The database as a service comes in three service levels; Exadata Express, the entry level version, the Oracle Enterprise Database Cloud Service, and the full-blown Exadata Cloud Service. The platform also now supports Oracle MySQL Cloud Services and Oracle Big Data Cloud Service.
Oracle is also rolling out the first new version of the Ravello Cloud Service since Oracle acquired Ravello. This service allows customers to run enterprise VMware and KVM workloads on the cloud without requiring any reconfiguration of the applications, changes to the network or conversion of the virtual machine.
Oracle is clustering data centers in Regions; three self-contained data centers called “availability domains” in geographic proximity clustered over high-speed fiber connections. Data is duplicated across the clusters to provide high-availability and redundancy, and eventually all of the regions will be networked together.
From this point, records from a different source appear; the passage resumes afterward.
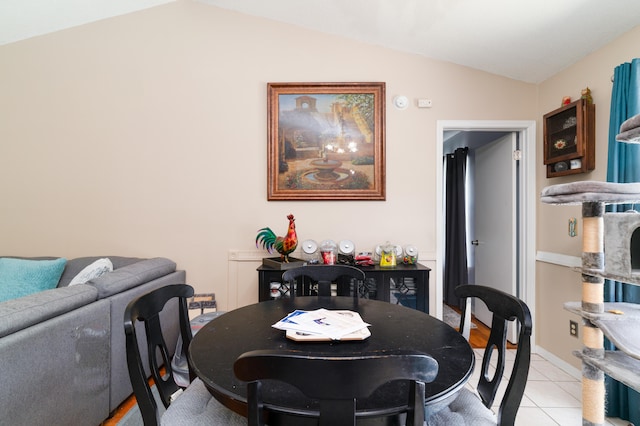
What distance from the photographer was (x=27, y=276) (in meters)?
2.13

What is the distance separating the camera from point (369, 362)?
1.96 ft

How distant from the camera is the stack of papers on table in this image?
1.05m

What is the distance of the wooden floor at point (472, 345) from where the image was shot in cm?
176

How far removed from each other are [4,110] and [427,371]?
3.97 metres

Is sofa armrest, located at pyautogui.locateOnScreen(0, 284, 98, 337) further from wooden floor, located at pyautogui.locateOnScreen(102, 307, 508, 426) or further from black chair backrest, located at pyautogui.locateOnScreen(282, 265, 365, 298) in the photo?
black chair backrest, located at pyautogui.locateOnScreen(282, 265, 365, 298)

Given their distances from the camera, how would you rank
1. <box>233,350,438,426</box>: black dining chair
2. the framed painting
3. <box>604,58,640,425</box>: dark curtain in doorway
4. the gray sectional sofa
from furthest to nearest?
the framed painting, <box>604,58,640,425</box>: dark curtain in doorway, the gray sectional sofa, <box>233,350,438,426</box>: black dining chair

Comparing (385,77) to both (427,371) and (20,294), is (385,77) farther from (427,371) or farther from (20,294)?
(20,294)

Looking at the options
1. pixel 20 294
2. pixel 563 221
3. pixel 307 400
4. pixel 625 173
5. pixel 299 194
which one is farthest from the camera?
pixel 299 194

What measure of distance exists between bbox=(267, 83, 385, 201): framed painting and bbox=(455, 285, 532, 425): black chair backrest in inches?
55.8

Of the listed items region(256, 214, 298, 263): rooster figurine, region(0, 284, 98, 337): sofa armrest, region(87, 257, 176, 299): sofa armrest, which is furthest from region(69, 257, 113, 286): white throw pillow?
region(256, 214, 298, 263): rooster figurine

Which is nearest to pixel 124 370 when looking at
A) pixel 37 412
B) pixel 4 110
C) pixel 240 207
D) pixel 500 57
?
pixel 37 412

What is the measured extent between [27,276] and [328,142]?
252cm

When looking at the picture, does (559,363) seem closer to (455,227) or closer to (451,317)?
(451,317)

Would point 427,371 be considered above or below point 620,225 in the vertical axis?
below
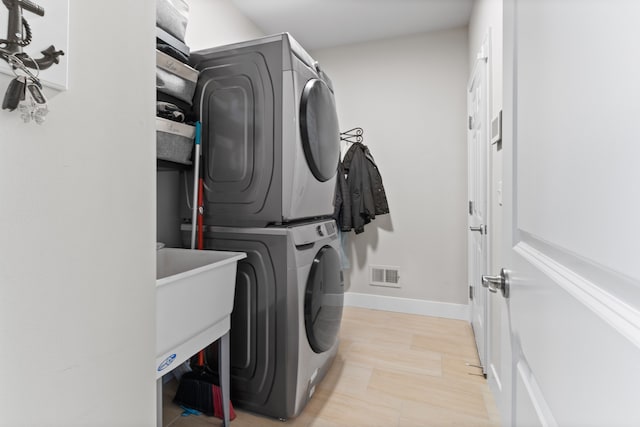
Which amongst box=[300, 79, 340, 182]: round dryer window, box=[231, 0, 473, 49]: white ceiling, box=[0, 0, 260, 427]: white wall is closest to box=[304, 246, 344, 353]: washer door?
box=[300, 79, 340, 182]: round dryer window

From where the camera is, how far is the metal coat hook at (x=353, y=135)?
10.3 feet

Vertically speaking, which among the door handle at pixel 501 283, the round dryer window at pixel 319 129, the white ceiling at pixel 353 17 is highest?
the white ceiling at pixel 353 17

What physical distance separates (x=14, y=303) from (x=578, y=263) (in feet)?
2.61

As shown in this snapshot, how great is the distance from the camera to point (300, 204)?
1.55 metres

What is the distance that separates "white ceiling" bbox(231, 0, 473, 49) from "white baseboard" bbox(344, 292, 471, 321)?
8.07 feet

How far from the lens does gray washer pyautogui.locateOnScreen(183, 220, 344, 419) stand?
1468 mm

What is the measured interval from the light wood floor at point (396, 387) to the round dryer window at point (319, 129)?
3.90 ft

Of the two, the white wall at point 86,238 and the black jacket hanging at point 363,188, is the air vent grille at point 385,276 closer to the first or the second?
the black jacket hanging at point 363,188

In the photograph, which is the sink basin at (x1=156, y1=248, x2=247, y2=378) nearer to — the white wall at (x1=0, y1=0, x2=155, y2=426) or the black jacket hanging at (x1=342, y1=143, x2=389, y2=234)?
the white wall at (x1=0, y1=0, x2=155, y2=426)

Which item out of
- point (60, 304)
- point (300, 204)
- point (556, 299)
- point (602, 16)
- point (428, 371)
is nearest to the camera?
point (602, 16)

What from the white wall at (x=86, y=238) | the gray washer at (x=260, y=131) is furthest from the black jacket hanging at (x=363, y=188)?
the white wall at (x=86, y=238)

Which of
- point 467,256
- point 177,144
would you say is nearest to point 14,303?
point 177,144

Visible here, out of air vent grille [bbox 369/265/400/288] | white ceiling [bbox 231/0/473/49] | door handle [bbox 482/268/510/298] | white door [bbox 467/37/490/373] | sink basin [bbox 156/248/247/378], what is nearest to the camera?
door handle [bbox 482/268/510/298]

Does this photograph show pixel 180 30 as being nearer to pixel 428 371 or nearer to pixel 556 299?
pixel 556 299
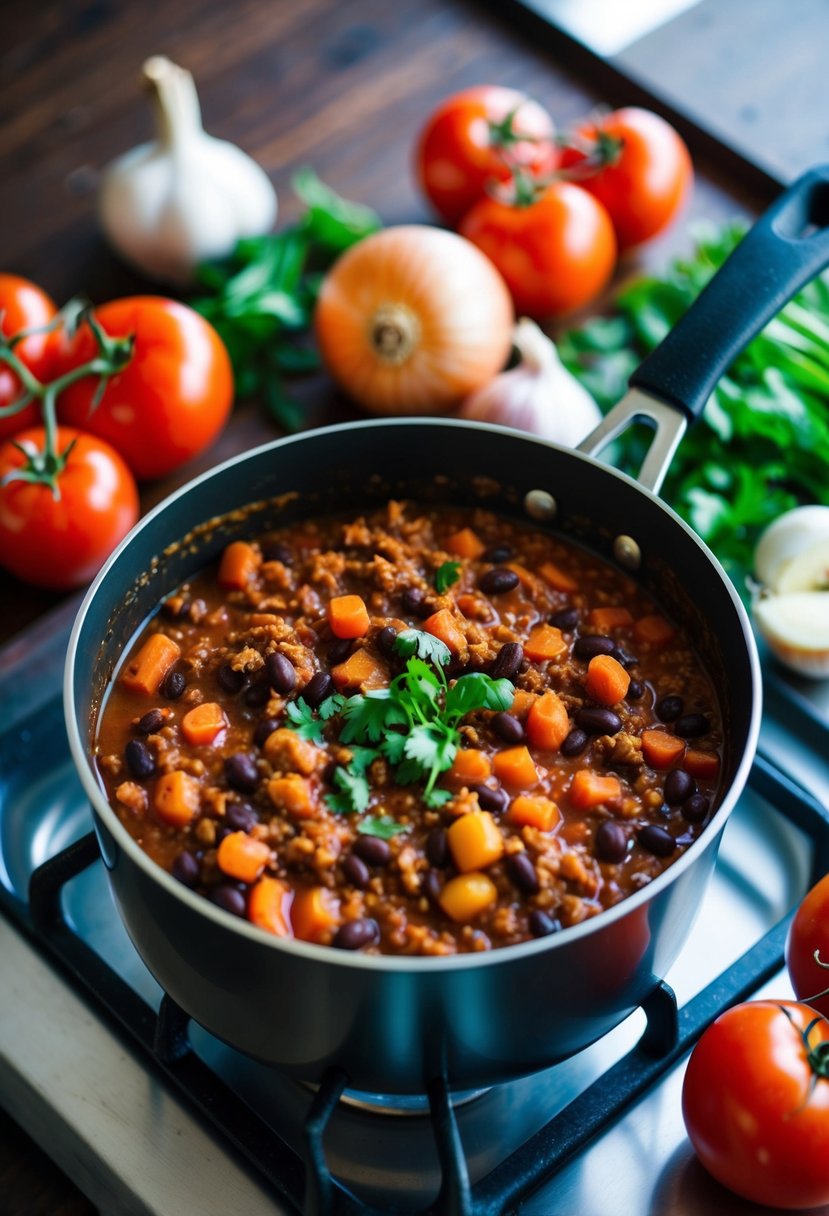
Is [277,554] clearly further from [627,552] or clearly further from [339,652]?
[627,552]

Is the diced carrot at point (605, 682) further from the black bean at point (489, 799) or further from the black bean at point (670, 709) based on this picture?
the black bean at point (489, 799)

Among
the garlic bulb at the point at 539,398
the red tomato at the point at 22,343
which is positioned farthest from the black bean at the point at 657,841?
the red tomato at the point at 22,343

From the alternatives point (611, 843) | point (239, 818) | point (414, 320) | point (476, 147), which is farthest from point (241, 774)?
point (476, 147)

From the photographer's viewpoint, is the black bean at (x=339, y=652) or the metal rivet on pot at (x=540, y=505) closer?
the black bean at (x=339, y=652)

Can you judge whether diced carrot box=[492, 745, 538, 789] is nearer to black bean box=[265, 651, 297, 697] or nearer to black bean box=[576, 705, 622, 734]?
black bean box=[576, 705, 622, 734]

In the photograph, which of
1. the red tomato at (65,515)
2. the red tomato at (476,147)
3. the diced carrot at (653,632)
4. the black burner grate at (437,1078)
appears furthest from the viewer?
the red tomato at (476,147)

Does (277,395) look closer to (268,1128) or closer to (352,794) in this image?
(352,794)

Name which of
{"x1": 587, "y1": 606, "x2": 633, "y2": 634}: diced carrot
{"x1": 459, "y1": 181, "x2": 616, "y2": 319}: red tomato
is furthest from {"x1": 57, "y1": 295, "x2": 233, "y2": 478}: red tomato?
{"x1": 587, "y1": 606, "x2": 633, "y2": 634}: diced carrot
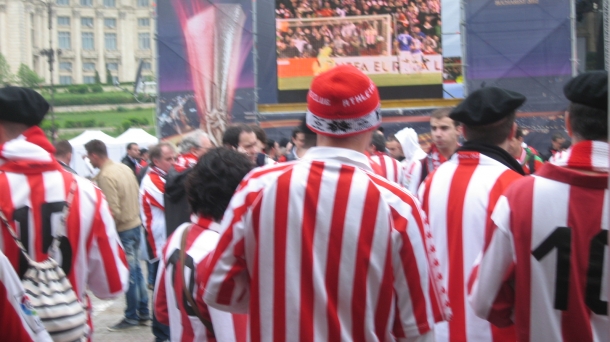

First the North American sites will be connected, then Europe, and then these European and North American regions will be networked together. It’s a reasonable presumption that this will eventually apply to some of its Asian sites, currently in China and Japan. The Global Infrastructure graphic from Oracle shows the basic locations of the Oracle data centers and their regions and availability zones.
Is it enough?
Oracle has also fully embraced the container model in its cloud and now offers the Oracle Container Cloud Service which is a Docker-compatible service that allows single-click deployment.
All of these announcements add up to a serious attempt for Oracle to find a strong position in the cloud services market, which, in fiscal year 2015, earned the company several billion dollars. Whether or not it is enough for Oracle to increase its customer base, and not just migrate existing customers to the cloud, remains to be seen.
Once considered to be a day late to the cloud game, Oracle may no longer be that dollar short.
A version of this article appeared in the December/January issue of DatacenterDynamics magazine.